Statistical Methods for Analyzing Tissue Microarray Images - Algorithmic Scoring and Co-training.

link: http://arxiv.org/abs/1102.0059
Abstract

Recent advances in tissue microarray technology have allowed
immunohistochemistry to become a powerful medium-to-high throughput analysis
tool, particularly for the validation of diagnostic and prognostic biomarkers.
However, as study size grows, the manual evaluation of these assays becomes a
prohibitive limitation; it vastly reduces throughput and greatly increases
variability and expense. We propose an algorithm - Tissue Array Co-Occurrence
Matrix Analysis (TACOMA) - for quantifying cellular phenotypes based on
textural regularity summarized by local inter-pixel relationships. The
algorithm can be easily trained for any staining pattern, is absent of
sensitive tuning parameters and has the ability to report salient pixels in an
image that contribute to its score. Pathologists' input via informative
training patches is an important aspect of the algorithm that allows the
training for any specific marker or cell type.

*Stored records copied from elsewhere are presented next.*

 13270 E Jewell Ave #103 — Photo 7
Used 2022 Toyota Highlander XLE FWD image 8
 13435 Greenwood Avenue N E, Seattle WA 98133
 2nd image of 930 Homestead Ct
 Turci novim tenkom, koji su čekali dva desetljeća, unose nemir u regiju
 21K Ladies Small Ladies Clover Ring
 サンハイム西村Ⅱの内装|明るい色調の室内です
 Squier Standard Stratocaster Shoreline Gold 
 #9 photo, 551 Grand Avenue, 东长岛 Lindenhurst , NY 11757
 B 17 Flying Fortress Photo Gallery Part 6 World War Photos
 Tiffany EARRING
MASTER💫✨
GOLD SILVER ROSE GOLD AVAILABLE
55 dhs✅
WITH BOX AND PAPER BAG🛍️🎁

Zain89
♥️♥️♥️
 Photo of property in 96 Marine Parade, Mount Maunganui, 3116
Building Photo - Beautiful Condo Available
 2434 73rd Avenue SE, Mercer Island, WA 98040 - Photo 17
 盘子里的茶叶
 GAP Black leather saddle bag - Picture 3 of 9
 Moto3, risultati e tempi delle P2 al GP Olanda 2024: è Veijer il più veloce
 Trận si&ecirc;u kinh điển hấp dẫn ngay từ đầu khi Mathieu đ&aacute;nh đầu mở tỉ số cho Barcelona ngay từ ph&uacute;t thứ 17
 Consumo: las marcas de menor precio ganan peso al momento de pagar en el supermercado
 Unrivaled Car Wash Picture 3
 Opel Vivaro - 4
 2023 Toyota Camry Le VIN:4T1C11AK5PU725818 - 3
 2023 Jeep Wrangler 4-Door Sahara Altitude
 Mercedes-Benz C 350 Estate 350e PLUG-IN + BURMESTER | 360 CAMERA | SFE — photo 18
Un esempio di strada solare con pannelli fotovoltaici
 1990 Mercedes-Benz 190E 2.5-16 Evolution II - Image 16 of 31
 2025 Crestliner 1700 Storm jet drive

With co-training, TACOMA can be
trained with a radically small training sample (e.g., with size 30). We give
theoretical insights into the success of co-training via thinning of the
feature set in a high dimensional setting when there is "sufficient" redundancy
among the features. TACOMA is flexible, transparent and provides a scoring
process that can be evaluated with clarity and confidence. In a study based on
an estrogen receptor (ER) marker, we show that TACOMA is comparable to, or
outperforms, pathologists' performance in terms of accuracy and repeatability.